Le doyen, qui avait congédié deux étudiants satisfaits l'un après l'autre, quitta lentement la petite cour. Après avoir fait quelques pas dans la tempête de neige, il songea à aller voir sa plus jeune disciple. Mais, après réflexion, il y renonça. Il longea plutôt le bord du lac. Comme personne ne se trouvait dans l'académie, nul ne put témoigner de la silhouette du doyen, en apparence immuable, marchant seul au bord de l'eau.
Après avoir parcouru quelques centaines de pas, le doyen poussa soudain un soupir tandis que lui revenaient de vieux souvenirs au bord du lac. La question de Wei Xu était en réalité celle qu'il rumine depuis quelques jours. Dans sa jeunesse, il avait été assez peu regardant pour accepter des disciples, les prenant dès qu'ils semblaient prometteurs. Ainsi, bien qu'il en eût soixante-douze, il n'y en avait en vérité que peu qui fussent vraiment taillés pour être préparés à la succession.

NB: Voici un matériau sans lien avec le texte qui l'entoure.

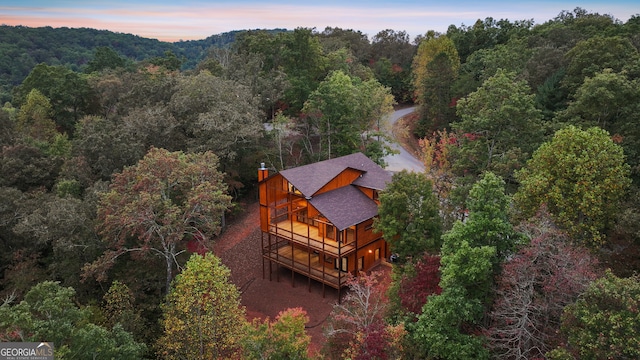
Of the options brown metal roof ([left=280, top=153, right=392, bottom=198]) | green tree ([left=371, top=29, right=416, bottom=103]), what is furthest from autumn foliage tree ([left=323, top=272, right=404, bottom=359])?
green tree ([left=371, top=29, right=416, bottom=103])

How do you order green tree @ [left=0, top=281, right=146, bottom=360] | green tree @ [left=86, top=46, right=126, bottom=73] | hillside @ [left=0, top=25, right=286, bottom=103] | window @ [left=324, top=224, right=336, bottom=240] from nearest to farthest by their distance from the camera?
green tree @ [left=0, top=281, right=146, bottom=360]
window @ [left=324, top=224, right=336, bottom=240]
green tree @ [left=86, top=46, right=126, bottom=73]
hillside @ [left=0, top=25, right=286, bottom=103]

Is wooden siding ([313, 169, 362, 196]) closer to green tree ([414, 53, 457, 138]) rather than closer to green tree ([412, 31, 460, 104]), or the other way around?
green tree ([414, 53, 457, 138])

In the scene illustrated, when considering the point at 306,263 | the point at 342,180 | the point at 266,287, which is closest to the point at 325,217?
the point at 342,180

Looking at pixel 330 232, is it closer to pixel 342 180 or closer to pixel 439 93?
pixel 342 180

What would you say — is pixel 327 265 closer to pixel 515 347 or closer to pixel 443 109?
pixel 515 347

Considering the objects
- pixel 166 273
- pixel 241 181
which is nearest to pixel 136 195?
pixel 166 273
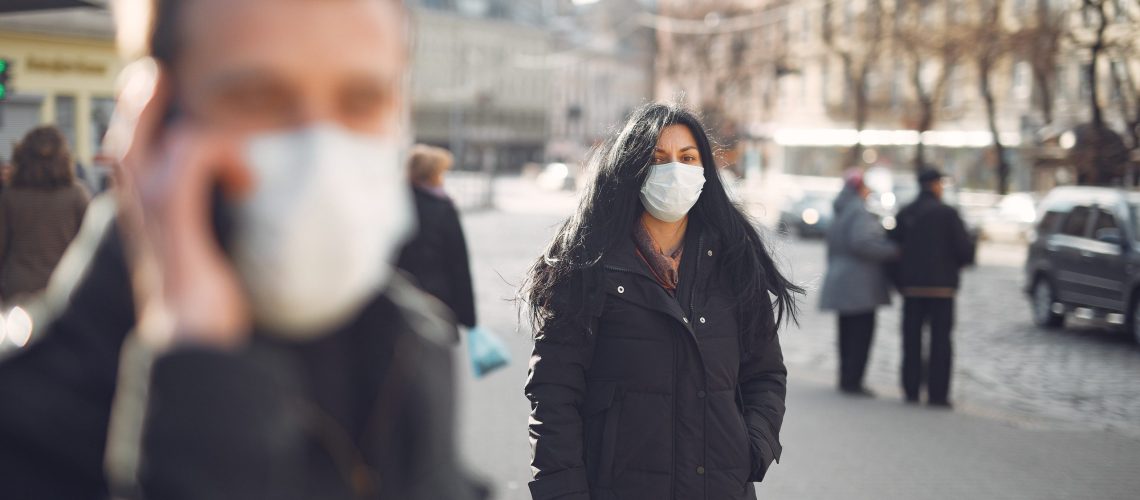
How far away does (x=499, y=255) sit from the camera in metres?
26.0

Au début, il avait cru que celui à qui il pourrait transmettre son manteau n'était autre que Zhou Gouqi, qui se cachait à présent dans une petite ville de comté de la préfecture de Wei. Ce gaillard venait d'une famille prestigieuse mais n'avait pas adopté les travers qu'il n'aimait pas. Il était libre d'esprit et franc, tout comme le doyen en ses jeunes années. Par conséquent, pendant son enseignement, le doyen avait nourri bien des arrière-pensées, voulant voir si ce gars pouvait assumer de lourdes responsabilités. Au bout du compte, ce dernier se montra à la hauteur et le combla. Mais qui aurait pu deviner que ce type finirait par causer un tel scandale ? L'affaire fut si grave que même le doyen, chef de l'académie, eut grand mal à le protéger. Il fallut un effort herculéen pour sauver la misérable vie de ce gars, qui dut quitter la Capitale Divine sans jamais pouvoir reprendre son vrai nom.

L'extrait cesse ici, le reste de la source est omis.